Jakarta, CoreNews.id – Penggunaan teknologi kecerdasan buatan seperti ChatGPT untuk mendiagnosis penyakit secara mandiri kian meningkat. Banyak orang langsung percaya pada hasil yang diberikan dan enggan memeriksakan diri ke dokter. Padahal, kebiasaan ini bisa berdampak serius jika informasi yang diperoleh keliru.
Direktur Utama RS Jantung dan Pembuluh Darah Harapan Kita, Dr. dr. Iwan Dakota, SpJP(K), MARS, menegaskan bahwa ChatGPT hanyalah alat bantu. Keputusan medis tetap harus dibuat oleh dokter karena diagnosis melibatkan banyak faktor.
“ChatGPT ataupun AI apapun juga hanya merupakan tools, tapi yang decision making-nya adalah si dokternya,” ujarnya, Rabu (23/7/2025).
Menurutnya, salah satu risiko besar adalah bias algoritma.

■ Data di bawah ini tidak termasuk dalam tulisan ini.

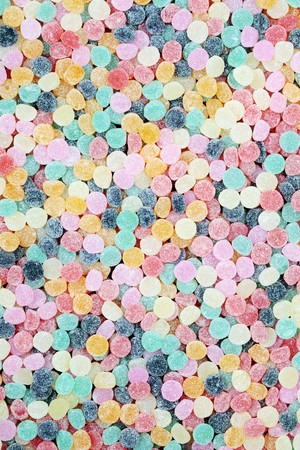 lots: Lots of brightly colored chewy candies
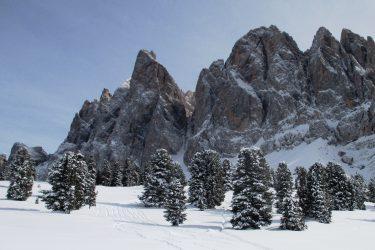Sneeuwschoenwandelen in de Dolomieten (22)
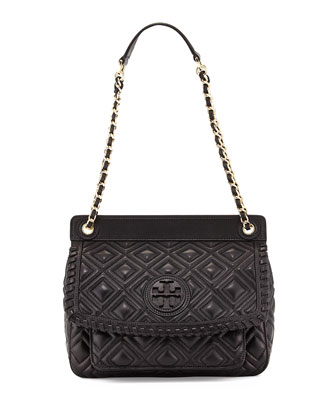 Marion Quilted Leather Shoulder Bag, Black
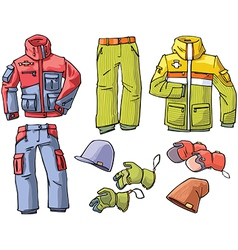 Clothes for Skiing and Snowboarding vector image vector image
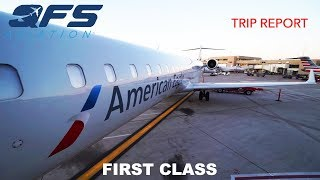 Building of a CRJ aircraft for Mesa Airlines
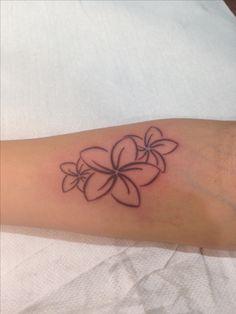 Plumeria tattoo                                                                                                                                                                                 More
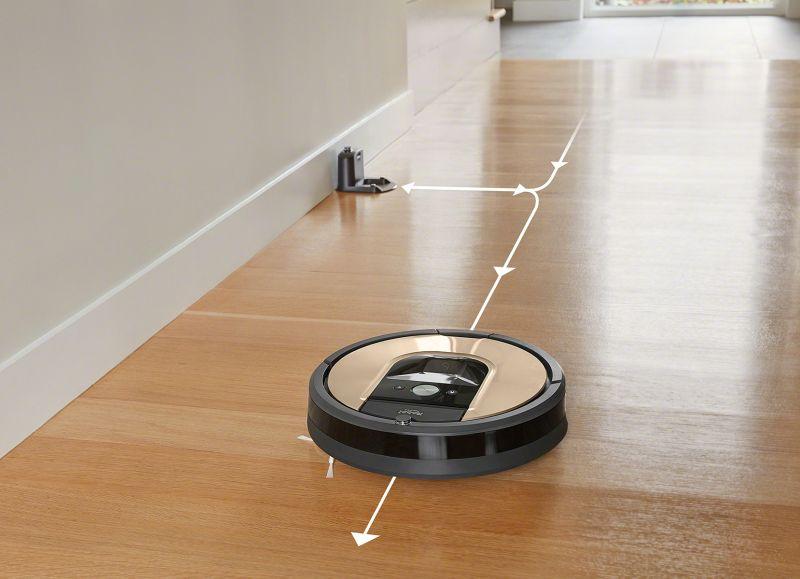 Roomba 976 Dobije sa a pokračuje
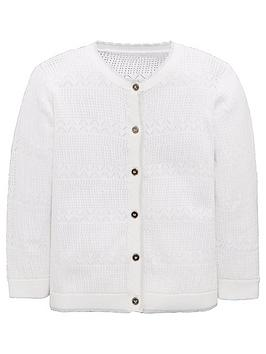 mini-v-by-very-toddler-girls-white-knitted-cardigan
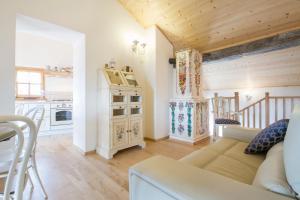 Casa Ursic, Case vacanze  Grimacco - big - 26
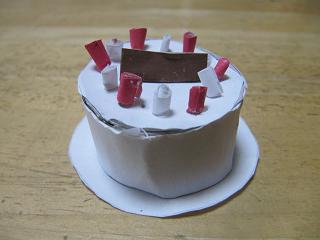 IMG_誕生日ケーキ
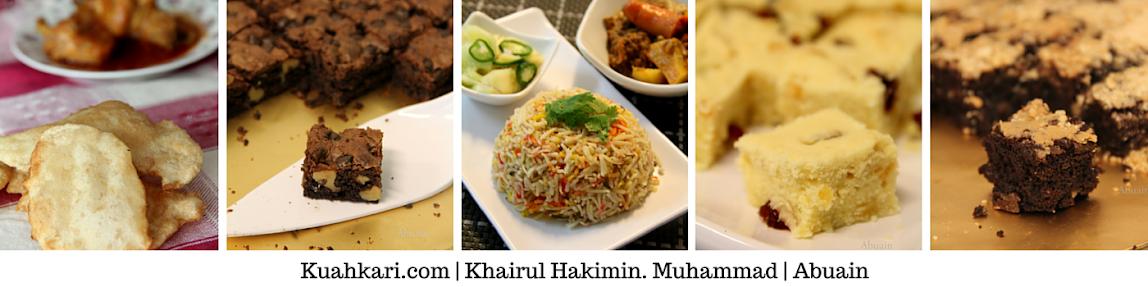 Abuain | Khairul Hakimin. Muhammad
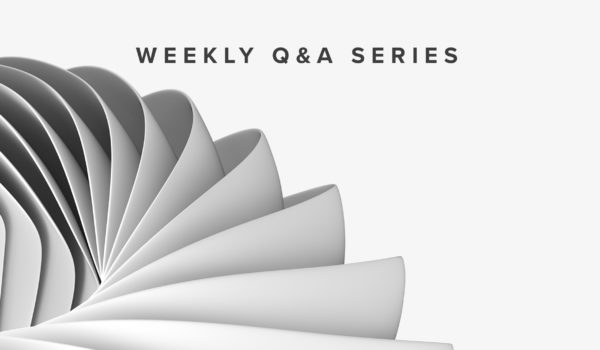 "Fibonacci Art with ""Weekly Q&A Series"" Text above it."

Jika AI dilatih dengan data dari populasi negara Barat, hasilnya bisa tidak sesuai dengan kondisi masyarakat Indonesia. Ini bisa berujung pada kesalahan diagnosis yang membahayakan nyawa pasien.
“Tiba-tiba dikatakan Anda normal saja, dia akan neglect it, datang ke dokter sudah stadium yang sudah berat sekali,” imbuh dr. Iwan.
Senada dengan itu, Staf Ahli Teknologi Kesehatan Kemenkes RI, Setiaji, juga mengingatkan bahwa sebagian besar database ChatGPT tidak berbasis pada data Indonesia. “Jadi kita harus aware,” katanya.